__Page__
::::
News & Analysis
IBM Fellow: Moore's Law defunct
R Colin Johnson
4/7/2009 6:05 PM EDT
PORTLAND. Ore. An IBM researcher says Moore's Law is running out of gas.
IBM Fellow Carl Anderson, who oversees physical design and tools in its server division, predicted during the recent International Symposium on Physical Design 2009 conference the end of continued exponential scaling down of the size and cost of semiconductors. The end of the era of Moore's Law, Anderson declared, is at hand.
Anderson was one of 65 semiconductor gurus speaking at the conference, which also unveiled a new method for synthesizing critical paths, a host of analog design innovations and a new twist on the annual physical design contest.
The IBM Fellow observed that like the railroad, automotive and aviation industries before it, the semiconductor industry has matured to the point that the pace of continued innovation is slowing.
"There was exponential growth in the railroad industry in the 1800s; there was exponential growth in the automobile industry in the 1930s and 1940s; and there was exponential growth in the performance of aircraft until [test pilots reached] the speed of sound. But eventually exponential growth always comes to an end," said Anderson.
A generation or two of continued exponential growth will likely continue only for leading-edge chips such as multicore microprocessors, but more designers are finding that everyday applications do not require the latest physical designs, Anderson said.
Consequently, Moore's Law--halving of the dimensions and doubling of speed of chips every 18 months--will run out of steam very soon. Only a few high-end chip makers today can even afford the exorbitant cost of next-generation research and design, much less the fabs to build them.
Anderson cited three next-generation technologies that were still on the fast track for exponential growth: optical interconnects, 3-D chips and accelerator-based processing. He predicted that rack-to-rack optical interconnects will become commonplace, with chip-to-chip optical connections on the same board coming soon. But Anderson said on-chip optical signaling remains years away.
He also predicted that stacked DRAM dies would be the first to go 3-D.
::::
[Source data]

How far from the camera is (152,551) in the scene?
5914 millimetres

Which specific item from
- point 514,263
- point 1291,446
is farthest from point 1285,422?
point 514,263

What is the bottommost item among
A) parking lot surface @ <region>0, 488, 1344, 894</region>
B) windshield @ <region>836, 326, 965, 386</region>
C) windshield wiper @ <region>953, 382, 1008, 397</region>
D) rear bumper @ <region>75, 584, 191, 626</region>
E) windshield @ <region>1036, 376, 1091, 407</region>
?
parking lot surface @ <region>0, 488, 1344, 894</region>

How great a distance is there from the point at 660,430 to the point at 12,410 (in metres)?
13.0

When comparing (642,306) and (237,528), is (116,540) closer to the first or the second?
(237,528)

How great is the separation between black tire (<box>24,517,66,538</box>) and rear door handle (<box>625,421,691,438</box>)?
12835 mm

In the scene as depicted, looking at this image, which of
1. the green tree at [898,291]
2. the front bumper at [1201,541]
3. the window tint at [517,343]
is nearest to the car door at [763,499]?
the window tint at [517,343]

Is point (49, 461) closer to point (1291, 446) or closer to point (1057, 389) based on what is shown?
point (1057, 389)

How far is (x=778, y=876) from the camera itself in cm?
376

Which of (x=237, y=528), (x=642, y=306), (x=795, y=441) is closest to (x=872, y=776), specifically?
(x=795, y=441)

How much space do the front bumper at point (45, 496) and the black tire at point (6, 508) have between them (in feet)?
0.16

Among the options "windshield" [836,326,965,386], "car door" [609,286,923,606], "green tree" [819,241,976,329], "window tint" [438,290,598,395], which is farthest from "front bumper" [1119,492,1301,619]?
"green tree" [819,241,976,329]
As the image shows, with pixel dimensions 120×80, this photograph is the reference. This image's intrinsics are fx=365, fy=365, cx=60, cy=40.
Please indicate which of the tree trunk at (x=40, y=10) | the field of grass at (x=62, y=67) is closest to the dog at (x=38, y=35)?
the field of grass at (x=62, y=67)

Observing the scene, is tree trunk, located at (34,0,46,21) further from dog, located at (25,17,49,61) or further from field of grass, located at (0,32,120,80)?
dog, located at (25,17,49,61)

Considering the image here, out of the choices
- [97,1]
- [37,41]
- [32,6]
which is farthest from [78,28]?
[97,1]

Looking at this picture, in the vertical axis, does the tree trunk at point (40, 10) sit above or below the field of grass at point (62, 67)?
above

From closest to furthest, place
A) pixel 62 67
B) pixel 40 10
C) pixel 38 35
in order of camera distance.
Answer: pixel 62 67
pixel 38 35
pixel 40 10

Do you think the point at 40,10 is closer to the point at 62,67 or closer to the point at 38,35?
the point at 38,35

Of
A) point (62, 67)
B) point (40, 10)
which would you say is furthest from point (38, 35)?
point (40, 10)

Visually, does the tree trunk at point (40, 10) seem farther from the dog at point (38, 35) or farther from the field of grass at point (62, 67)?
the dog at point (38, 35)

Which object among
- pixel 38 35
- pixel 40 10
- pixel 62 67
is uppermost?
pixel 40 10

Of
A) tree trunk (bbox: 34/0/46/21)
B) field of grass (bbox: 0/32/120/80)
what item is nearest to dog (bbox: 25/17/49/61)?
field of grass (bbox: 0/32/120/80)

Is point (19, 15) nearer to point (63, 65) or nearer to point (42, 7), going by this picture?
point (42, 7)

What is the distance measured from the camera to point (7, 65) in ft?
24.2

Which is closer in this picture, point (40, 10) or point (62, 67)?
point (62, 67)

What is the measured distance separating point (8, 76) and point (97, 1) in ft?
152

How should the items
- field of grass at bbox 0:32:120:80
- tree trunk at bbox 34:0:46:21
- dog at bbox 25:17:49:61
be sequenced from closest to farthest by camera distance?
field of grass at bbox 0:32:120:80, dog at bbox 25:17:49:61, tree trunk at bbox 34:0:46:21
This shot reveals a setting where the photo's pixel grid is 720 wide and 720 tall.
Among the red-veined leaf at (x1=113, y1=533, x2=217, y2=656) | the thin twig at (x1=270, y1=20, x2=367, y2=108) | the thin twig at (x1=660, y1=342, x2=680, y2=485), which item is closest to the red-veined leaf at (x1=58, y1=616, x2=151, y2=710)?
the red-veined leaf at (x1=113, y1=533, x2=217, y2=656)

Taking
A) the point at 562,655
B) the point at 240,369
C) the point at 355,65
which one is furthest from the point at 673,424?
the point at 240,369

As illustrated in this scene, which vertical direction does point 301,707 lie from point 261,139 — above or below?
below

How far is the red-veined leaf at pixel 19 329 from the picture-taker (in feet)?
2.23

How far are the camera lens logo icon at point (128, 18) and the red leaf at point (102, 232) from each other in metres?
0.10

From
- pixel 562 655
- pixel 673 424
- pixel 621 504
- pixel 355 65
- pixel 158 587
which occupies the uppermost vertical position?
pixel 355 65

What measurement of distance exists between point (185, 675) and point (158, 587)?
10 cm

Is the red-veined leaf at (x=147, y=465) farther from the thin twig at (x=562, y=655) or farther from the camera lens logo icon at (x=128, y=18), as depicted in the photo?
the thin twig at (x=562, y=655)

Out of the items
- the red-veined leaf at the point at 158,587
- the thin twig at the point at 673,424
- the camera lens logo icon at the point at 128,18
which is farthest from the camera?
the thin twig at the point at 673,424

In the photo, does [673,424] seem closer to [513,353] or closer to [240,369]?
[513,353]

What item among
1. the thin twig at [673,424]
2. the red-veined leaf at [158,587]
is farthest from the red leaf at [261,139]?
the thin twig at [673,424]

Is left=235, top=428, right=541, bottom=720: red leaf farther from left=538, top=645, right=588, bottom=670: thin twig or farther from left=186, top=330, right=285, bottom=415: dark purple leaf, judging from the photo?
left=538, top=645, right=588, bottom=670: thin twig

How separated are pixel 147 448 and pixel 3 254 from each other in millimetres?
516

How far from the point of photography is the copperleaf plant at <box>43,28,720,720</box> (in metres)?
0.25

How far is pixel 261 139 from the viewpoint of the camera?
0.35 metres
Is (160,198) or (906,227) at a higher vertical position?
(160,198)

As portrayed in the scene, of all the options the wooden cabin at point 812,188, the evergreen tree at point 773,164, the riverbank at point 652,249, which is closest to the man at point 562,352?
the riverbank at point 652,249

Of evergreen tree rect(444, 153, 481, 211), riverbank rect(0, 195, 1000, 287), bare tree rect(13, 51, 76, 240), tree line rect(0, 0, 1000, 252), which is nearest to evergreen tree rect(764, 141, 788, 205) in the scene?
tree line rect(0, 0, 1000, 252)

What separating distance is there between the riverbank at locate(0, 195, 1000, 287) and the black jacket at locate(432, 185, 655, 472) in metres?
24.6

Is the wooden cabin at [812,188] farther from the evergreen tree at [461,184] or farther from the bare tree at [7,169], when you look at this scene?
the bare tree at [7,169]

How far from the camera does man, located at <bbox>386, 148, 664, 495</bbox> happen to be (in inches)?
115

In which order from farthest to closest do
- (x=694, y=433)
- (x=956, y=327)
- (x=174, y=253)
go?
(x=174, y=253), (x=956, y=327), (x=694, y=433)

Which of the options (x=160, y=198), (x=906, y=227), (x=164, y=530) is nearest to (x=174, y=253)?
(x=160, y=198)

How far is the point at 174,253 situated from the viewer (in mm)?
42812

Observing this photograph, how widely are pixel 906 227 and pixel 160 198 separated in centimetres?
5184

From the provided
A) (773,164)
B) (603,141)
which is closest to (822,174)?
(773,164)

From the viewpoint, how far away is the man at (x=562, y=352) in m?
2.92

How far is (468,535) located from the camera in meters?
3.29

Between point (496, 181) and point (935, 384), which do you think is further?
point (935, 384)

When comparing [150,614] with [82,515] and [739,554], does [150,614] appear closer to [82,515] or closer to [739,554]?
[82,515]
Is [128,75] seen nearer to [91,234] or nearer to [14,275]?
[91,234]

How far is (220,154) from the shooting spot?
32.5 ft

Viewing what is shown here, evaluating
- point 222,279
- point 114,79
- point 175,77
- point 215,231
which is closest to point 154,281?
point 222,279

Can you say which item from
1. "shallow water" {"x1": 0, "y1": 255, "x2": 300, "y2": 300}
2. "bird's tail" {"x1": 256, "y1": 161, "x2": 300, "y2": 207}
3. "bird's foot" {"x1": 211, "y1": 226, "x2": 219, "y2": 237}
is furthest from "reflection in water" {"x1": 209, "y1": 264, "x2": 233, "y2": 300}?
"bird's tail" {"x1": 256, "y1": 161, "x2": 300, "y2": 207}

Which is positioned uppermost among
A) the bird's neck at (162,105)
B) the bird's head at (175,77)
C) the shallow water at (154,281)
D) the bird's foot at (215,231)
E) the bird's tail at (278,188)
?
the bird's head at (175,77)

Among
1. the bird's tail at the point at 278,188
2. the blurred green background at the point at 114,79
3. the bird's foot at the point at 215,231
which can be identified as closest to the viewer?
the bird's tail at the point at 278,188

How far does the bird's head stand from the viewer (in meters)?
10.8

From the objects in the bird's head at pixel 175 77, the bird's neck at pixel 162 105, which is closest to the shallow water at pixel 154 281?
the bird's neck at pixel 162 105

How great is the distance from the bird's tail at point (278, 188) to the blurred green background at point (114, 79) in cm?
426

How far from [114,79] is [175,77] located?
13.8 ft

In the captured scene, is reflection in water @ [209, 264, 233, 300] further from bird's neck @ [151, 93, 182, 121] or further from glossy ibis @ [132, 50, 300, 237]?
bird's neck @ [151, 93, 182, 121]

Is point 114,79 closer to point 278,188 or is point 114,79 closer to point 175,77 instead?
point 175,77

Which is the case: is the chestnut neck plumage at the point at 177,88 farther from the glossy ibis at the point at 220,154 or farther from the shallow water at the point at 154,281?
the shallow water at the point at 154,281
::::
__Challenges__
A) According to the article, which three technologies did Anderson name as still on track for exponential growth?
B) Gather each line in the records that contains the word "measured".
The article and the records are unrelated material.

__Task-by-task answers__
A) Optical interconnects, 3-D chips and accelerator-based processing.

B)
What is the distance measured from the camera to point (7, 65) in ft?
What is the measured distance separating point (8, 76) and point (97, 1) in ft?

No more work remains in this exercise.